PROBLEM TO SOLVE
Can you continue the news article below about the Alamo Drafthouse and AMC mask policies, picking up after its final paragraph?

Alamo policy comes as AMC reverses course
By Richard Whittaker, 3:00PM, Fri. Jun. 19, 2020
No mask, no movie. The Alamo Drafthouse, the Austin-based cinema chain’s has just announced that, whenever it reopens after the coronavirus lockdown, all customers will be required to wear masks.
The announcement does come with two codas. First, if a customer does not have a mask, they will be given one. Second, they will not be required to wear the mask when they are eating or drinking (which considering one of the major selling points of the Drafthouse is the in-seat food and alcohol service, that’s probably going to translate to a lot of maskless time). Here’s the full statement, released via Twitter:
“When we open, the safety of our teammates and guests cannot be compromised. This is not political.
We will require that guests wear masks at the theater (except when eating/drinking). Those without masks will be given one.
The “This is not political” section is a less-than-oblique reference to the situation at AMC Theaters, which initially announced that, when its cinemas reopen on July 15, they will not require customers to wear masks. In a widely-lambasted statement, CEO Adam Aron said that, while he would wear one and expected that most customers would do so anyway, the company “did not want to be drawn into political controversy.” He has now walked back both the statement and the policy, so now customers will be required to wear masks. The company has said that the change is in response to the criticism, adding that, “The speed with which AMC moved to revise our mask policies is a reflection of our commitment to the safety and health of our guests.”

STUDY MATERIAL
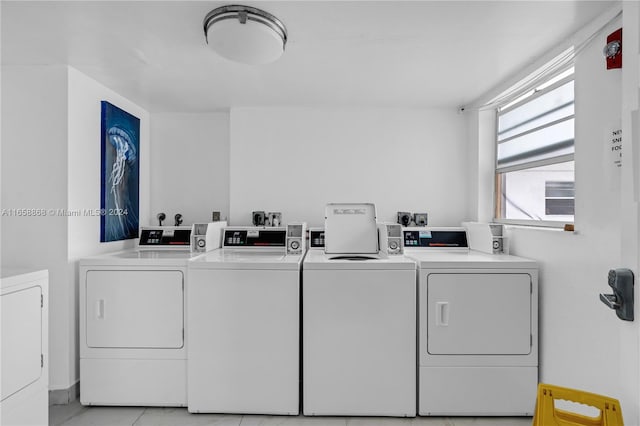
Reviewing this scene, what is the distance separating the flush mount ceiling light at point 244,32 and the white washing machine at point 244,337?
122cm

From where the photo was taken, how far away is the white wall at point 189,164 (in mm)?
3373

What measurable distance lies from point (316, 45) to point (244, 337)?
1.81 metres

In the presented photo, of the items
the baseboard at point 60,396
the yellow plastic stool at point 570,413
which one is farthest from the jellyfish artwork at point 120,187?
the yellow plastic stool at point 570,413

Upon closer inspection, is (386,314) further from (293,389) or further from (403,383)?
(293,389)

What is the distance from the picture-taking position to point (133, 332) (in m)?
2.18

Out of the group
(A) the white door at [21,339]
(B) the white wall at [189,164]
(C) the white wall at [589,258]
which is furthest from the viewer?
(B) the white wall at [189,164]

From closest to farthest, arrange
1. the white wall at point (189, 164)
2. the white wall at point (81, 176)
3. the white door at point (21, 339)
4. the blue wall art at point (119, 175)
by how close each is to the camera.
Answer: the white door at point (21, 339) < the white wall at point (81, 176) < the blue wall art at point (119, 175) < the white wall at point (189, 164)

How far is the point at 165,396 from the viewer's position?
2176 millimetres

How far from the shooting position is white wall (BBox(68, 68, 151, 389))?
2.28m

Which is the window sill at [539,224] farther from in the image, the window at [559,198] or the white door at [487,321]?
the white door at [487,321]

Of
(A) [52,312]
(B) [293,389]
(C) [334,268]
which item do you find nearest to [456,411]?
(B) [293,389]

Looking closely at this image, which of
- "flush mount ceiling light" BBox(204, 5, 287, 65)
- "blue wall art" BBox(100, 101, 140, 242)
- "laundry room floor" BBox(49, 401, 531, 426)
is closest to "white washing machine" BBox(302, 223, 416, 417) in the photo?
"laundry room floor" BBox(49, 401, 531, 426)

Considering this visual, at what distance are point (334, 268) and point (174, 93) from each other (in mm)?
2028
--
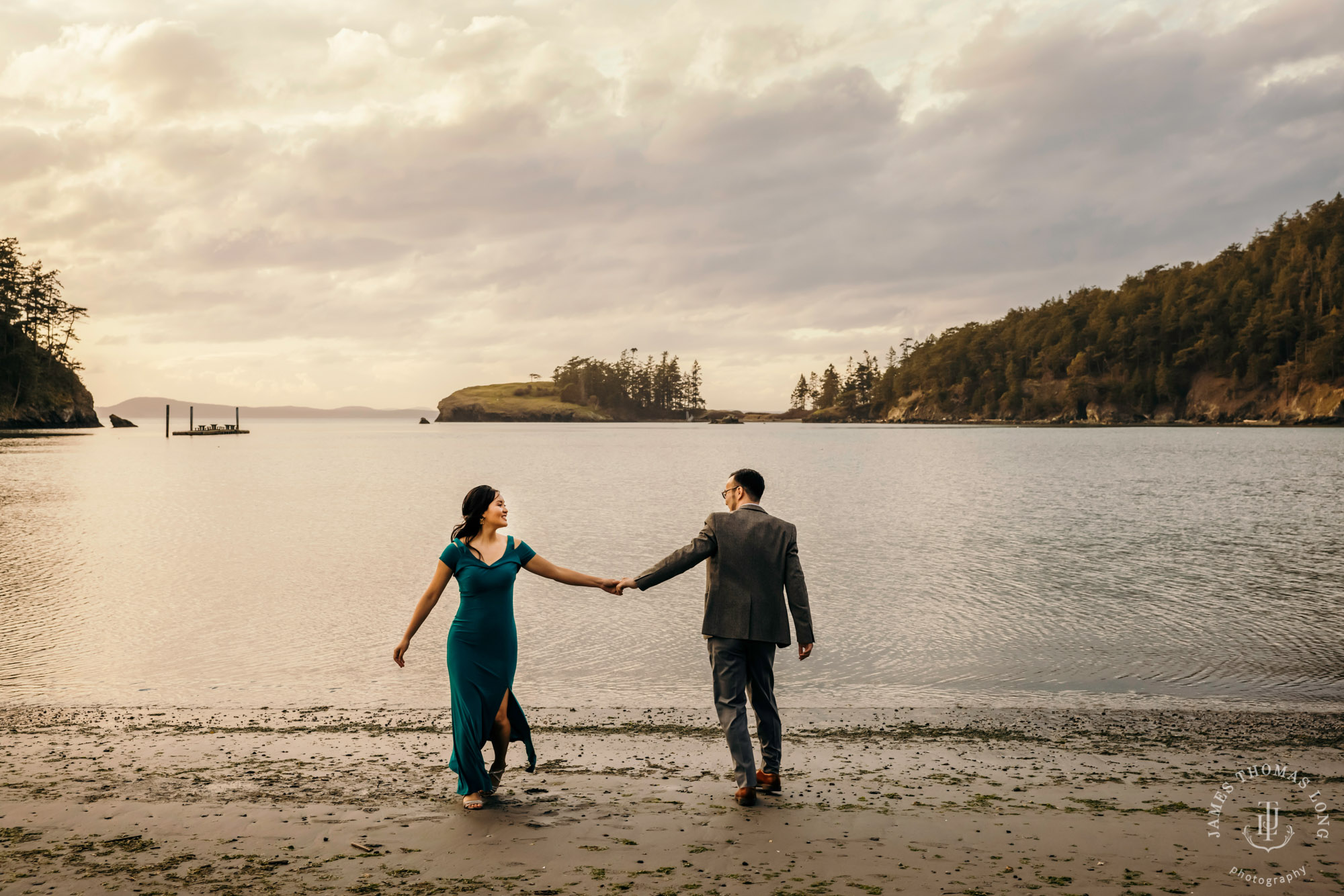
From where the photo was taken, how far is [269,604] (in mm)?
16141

RESPONSE
With drive-ins already open and thriving, the indoor theater industry seems to be gearing up for a July 15 re-opening (although it is currently unclear which chains will jump on that date). In Texas, EVO Cinemas (which already has several locations working at partial capacity) announced that it will reopen its Springtown and Belterra Village (formerly Sky Cinemas) sites on July 8, followed by Starplex in San Marcos on July 15, and Friztown in Fredericksburg on July 20.
The question is whether the films will be there for them to screen. Disney still has Mulan opening July 24, while Warner Brothers has Tenet down for July 31. However, those dates depend on whether cinemas in major markets, most especially in New York and Los Angeles, will be open to accept them. If that sounds like a chicken-and-egg situation, well, welcome to the enigma of distribution in 2020.